## [TASK DESCRIPTION]
Rewrite the data from the line containing "Among (x=306, y=179)" through the end of the data, both included, changing every "further" to "farther" and leaving everything else the same.
— BEGIN EXERCISE INPUT —
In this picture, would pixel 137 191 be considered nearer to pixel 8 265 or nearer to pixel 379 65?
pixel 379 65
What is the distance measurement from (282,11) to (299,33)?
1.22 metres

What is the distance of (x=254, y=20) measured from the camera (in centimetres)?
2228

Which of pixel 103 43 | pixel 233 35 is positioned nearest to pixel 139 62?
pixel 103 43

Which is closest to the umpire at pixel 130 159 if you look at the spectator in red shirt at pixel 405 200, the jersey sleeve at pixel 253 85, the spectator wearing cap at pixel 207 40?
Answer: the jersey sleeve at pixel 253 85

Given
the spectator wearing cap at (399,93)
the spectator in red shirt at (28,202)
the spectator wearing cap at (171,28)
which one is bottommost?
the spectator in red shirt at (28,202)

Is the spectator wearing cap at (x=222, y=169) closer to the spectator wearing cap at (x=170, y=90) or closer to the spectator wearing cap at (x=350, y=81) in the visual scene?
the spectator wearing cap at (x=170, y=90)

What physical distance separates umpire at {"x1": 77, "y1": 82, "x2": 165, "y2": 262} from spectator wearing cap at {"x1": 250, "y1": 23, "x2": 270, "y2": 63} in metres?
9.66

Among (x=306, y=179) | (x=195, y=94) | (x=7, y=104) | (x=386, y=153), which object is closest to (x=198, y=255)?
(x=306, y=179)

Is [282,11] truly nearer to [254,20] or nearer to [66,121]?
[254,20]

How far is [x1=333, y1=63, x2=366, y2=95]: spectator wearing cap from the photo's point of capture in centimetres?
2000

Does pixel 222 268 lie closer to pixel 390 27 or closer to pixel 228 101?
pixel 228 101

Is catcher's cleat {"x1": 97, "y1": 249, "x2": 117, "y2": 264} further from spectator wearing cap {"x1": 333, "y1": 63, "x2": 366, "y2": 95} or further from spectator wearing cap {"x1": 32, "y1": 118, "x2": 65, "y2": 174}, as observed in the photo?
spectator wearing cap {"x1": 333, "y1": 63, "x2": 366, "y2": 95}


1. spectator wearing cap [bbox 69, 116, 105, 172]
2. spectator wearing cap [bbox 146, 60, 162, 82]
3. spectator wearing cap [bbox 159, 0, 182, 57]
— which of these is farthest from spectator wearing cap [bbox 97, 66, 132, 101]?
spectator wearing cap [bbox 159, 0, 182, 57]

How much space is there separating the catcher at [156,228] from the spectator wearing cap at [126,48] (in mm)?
— END EXERCISE INPUT —
## [CORRECT RESULT]
Among (x=306, y=179) | (x=195, y=94) | (x=7, y=104) | (x=386, y=153), which object is closest to (x=198, y=255)?
(x=306, y=179)

Is [282,11] truly nearer to [254,20] or nearer to [66,121]?
[254,20]

How far is [x1=333, y1=63, x2=366, y2=95]: spectator wearing cap from the photo's point of capture in centimetres?
2000

Does pixel 222 268 lie closer to pixel 390 27 or closer to pixel 228 101?
pixel 228 101

Is catcher's cleat {"x1": 97, "y1": 249, "x2": 117, "y2": 264} farther from spectator wearing cap {"x1": 333, "y1": 63, "x2": 366, "y2": 95} or farther from spectator wearing cap {"x1": 32, "y1": 118, "x2": 65, "y2": 174}, as observed in the photo?
spectator wearing cap {"x1": 333, "y1": 63, "x2": 366, "y2": 95}


1. spectator wearing cap [bbox 69, 116, 105, 172]
2. spectator wearing cap [bbox 146, 60, 162, 82]
3. spectator wearing cap [bbox 159, 0, 182, 57]
— which of these is farthest from spectator wearing cap [bbox 97, 66, 132, 101]?
spectator wearing cap [bbox 159, 0, 182, 57]

How much space is there separating the catcher at [156,228] from the spectator wearing cap at [126,48] (in mm)?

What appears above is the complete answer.